Amma lifted the papers from the bed and turned the pages towards the end. She knew what was written even without seeing it. The light she wanted in her life after her husband’s death never returned. Her son was back in the house, but there was no connection between them.

He seemed distant, happy with his own friends and busy in his life and he never acknowledged her presence. She couldn’t take it anymore and when she confronted him, he blamed her for abandoning him when he was young. He blamed her for taking his father’s love from him. But he didn’t blame her for the abuses she bore, how could he if he didn’t know that?

She wrote all those naked truths for him to read. But he never read them. He turned his back on her when her memories began to fade when her own screams haunted her in her dreams.

Left her in this old age home with a small garden. She was lost, devastated. The sun shone through different seasons, the twilight came and went just as quick, but what remained in her world was only darkness.

She closed her eyes and held on to the memory of her first glimpse of her son, the only light in her dark life. And in the darkness, she held on to the day when she was born a mother. Then, she felt it – darkness.
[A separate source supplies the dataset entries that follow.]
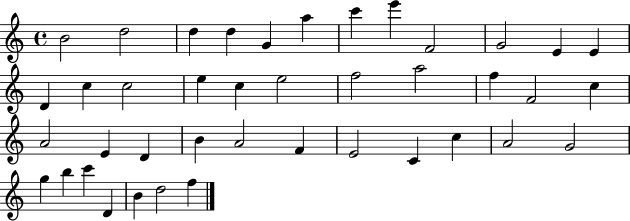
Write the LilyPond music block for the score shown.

{
  \clef treble
  \time 4/4
  \defaultTimeSignature
  \key c \major
  b'2 d''2 | d''4 d''4 g'4 a''4 | c'''4 e'''4 f'2 | g'2 e'4 e'4 | \break d'4 c''4 c''2 | e''4 c''4 e''2 | f''2 a''2 | f''4 f'2 c''4 | \break a'2 e'4 d'4 | b'4 a'2 f'4 | e'2 c'4 c''4 | a'2 g'2 | \break g''4 b''4 c'''4 d'4 | b'4 d''2 f''4 | \bar "|."
}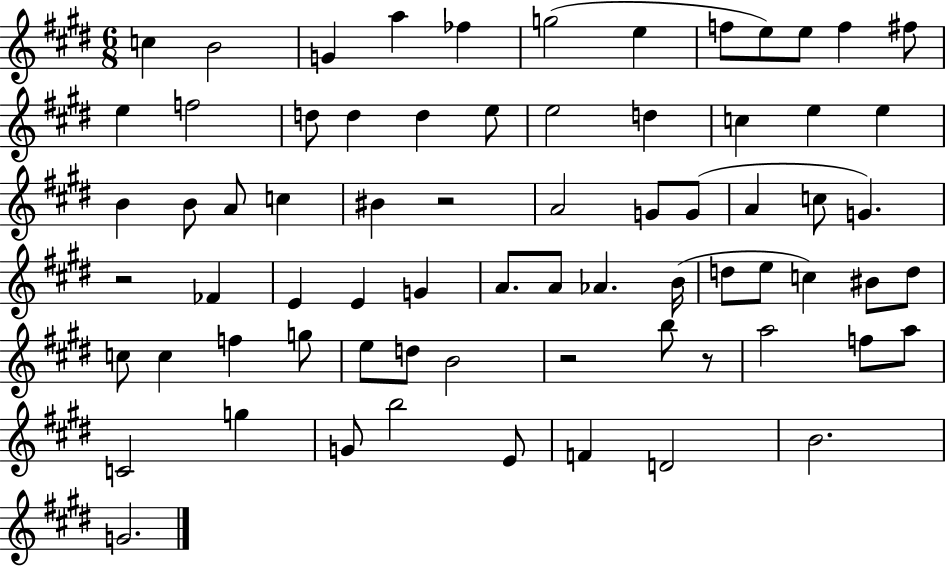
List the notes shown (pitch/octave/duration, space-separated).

C5/q B4/h G4/q A5/q FES5/q G5/h E5/q F5/e E5/e E5/e F5/q F#5/e E5/q F5/h D5/e D5/q D5/q E5/e E5/h D5/q C5/q E5/q E5/q B4/q B4/e A4/e C5/q BIS4/q R/h A4/h G4/e G4/e A4/q C5/e G4/q. R/h FES4/q E4/q E4/q G4/q A4/e. A4/e Ab4/q. B4/s D5/e E5/e C5/q BIS4/e D5/e C5/e C5/q F5/q G5/e E5/e D5/e B4/h R/h B5/e R/e A5/h F5/e A5/e C4/h G5/q G4/e B5/h E4/e F4/q D4/h B4/h. G4/h.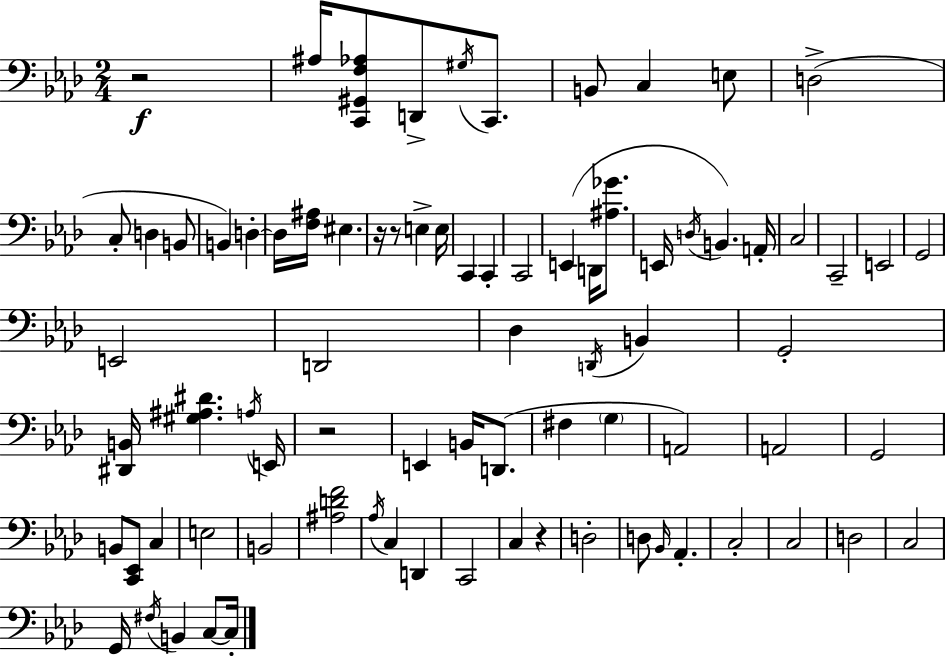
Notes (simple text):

R/h A#3/s [C2,G#2,F3,Ab3]/e D2/e G#3/s C2/e. B2/e C3/q E3/e D3/h C3/e D3/q B2/e B2/q D3/q D3/s [F3,A#3]/s EIS3/q. R/s R/e E3/q E3/s C2/q C2/q C2/h E2/q D2/s [A#3,Gb4]/e. E2/s D3/s B2/q. A2/s C3/h C2/h E2/h G2/h E2/h D2/h Db3/q D2/s B2/q G2/h [D#2,B2]/s [G#3,A#3,D#4]/q. A3/s E2/s R/h E2/q B2/s D2/e. F#3/q G3/q A2/h A2/h G2/h B2/e [C2,Eb2]/e C3/q E3/h B2/h [A#3,D4,F4]/h Ab3/s C3/q D2/q C2/h C3/q R/q D3/h D3/e Bb2/s Ab2/q. C3/h C3/h D3/h C3/h G2/s F#3/s B2/q C3/e C3/s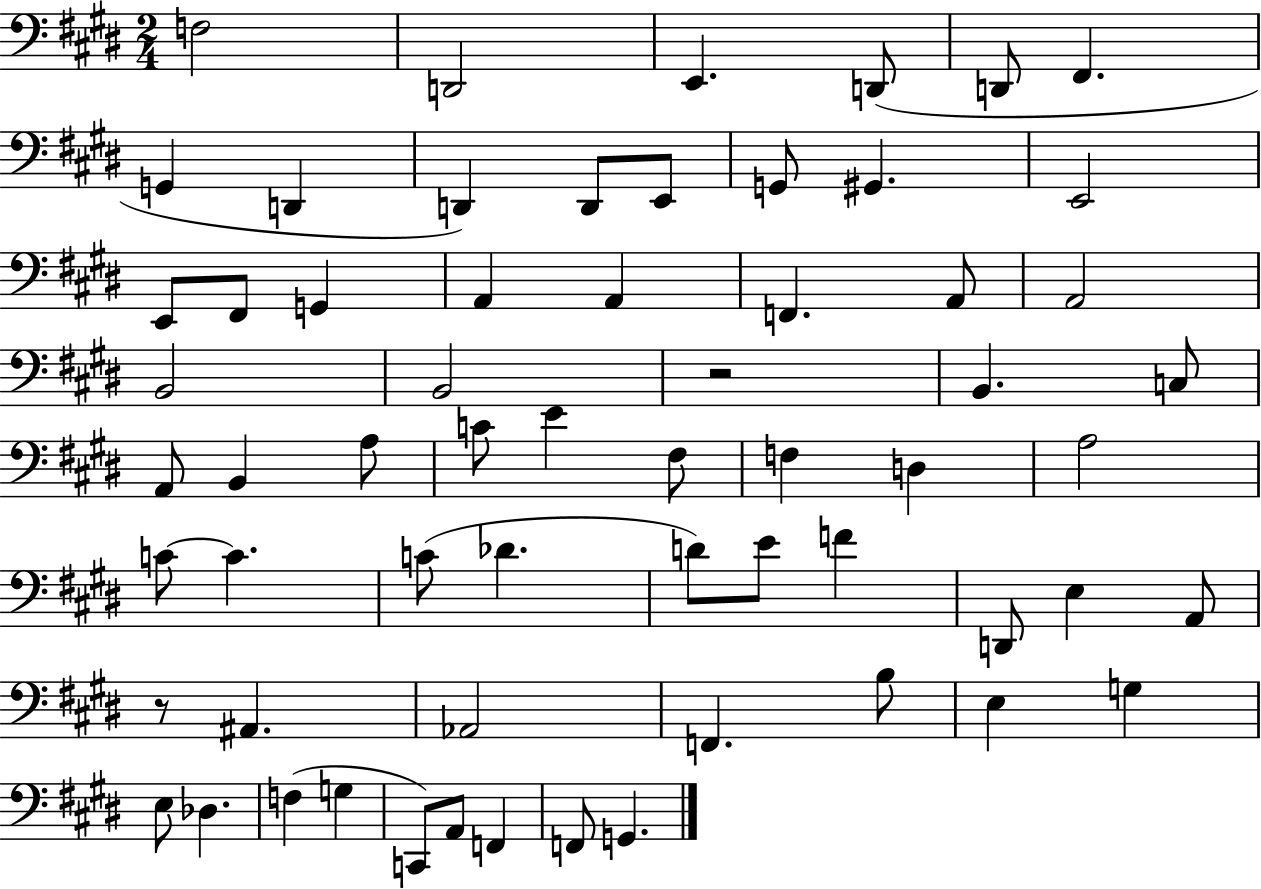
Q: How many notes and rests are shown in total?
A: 62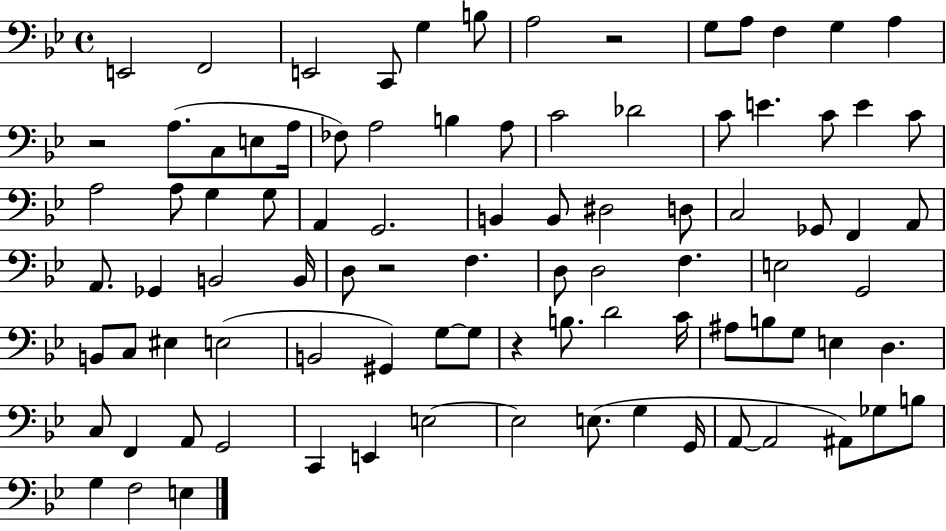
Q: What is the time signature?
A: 4/4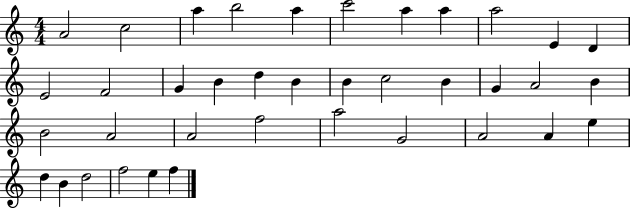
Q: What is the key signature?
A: C major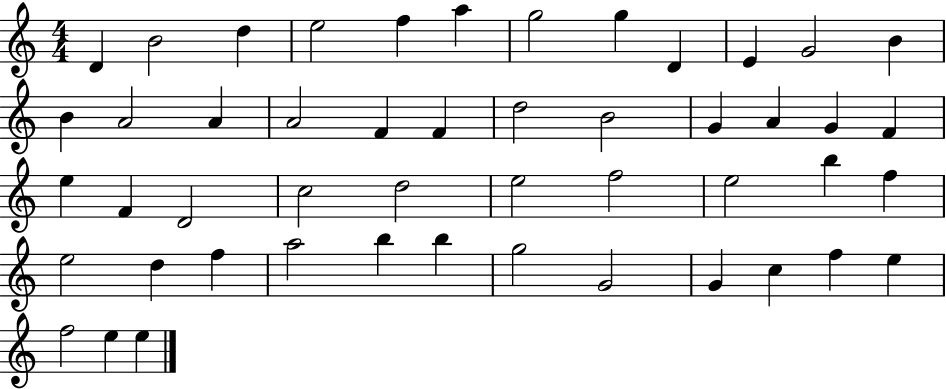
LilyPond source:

{
  \clef treble
  \numericTimeSignature
  \time 4/4
  \key c \major
  d'4 b'2 d''4 | e''2 f''4 a''4 | g''2 g''4 d'4 | e'4 g'2 b'4 | \break b'4 a'2 a'4 | a'2 f'4 f'4 | d''2 b'2 | g'4 a'4 g'4 f'4 | \break e''4 f'4 d'2 | c''2 d''2 | e''2 f''2 | e''2 b''4 f''4 | \break e''2 d''4 f''4 | a''2 b''4 b''4 | g''2 g'2 | g'4 c''4 f''4 e''4 | \break f''2 e''4 e''4 | \bar "|."
}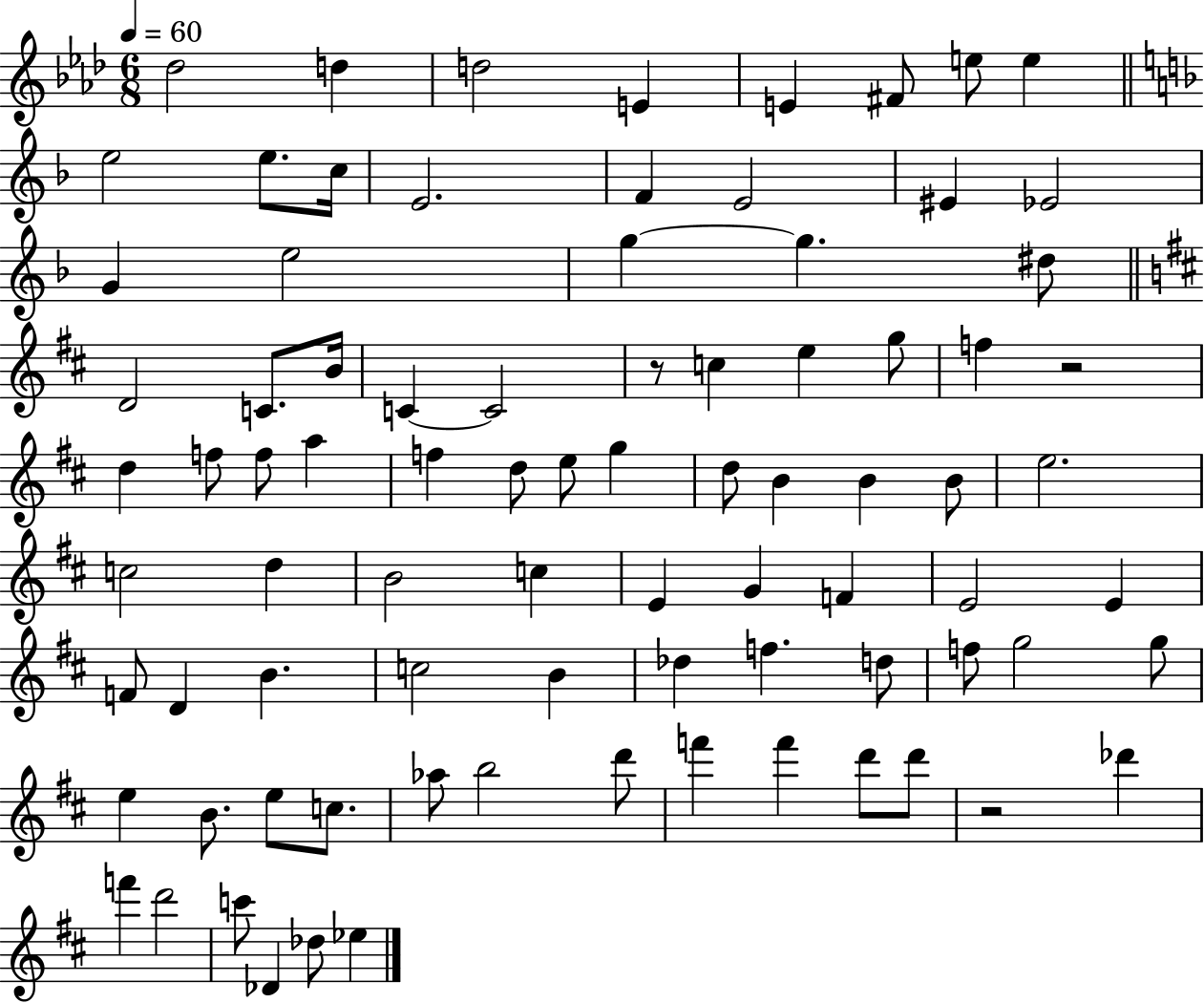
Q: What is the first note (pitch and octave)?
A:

She finally felt the darkness engulf her

Darkness slow and deep, quiet, still, unmoving, unbreathing in a dark, sugary sleep: no pain, no joy, no sight, no sound, no taste; she remained floating, distant. She wouldn’t wake up, she’d stay in this cotton-wool world, its soft, sleepy music lifting her up through the roof, the bannisters, the rooms up above, through the entire weight of the building, its steeple. She rose like a wisp of cloud.

The next morning, Bharti found an unmoving Amma on the bed. There was a peaceful smile on her face. Beside her, lay the papers titled – Forget Me Not.

Whether those were for her estranged son, who she wished had read it. Or they were for herself to give a glimpse of her life on her clear days, Bharti would never know.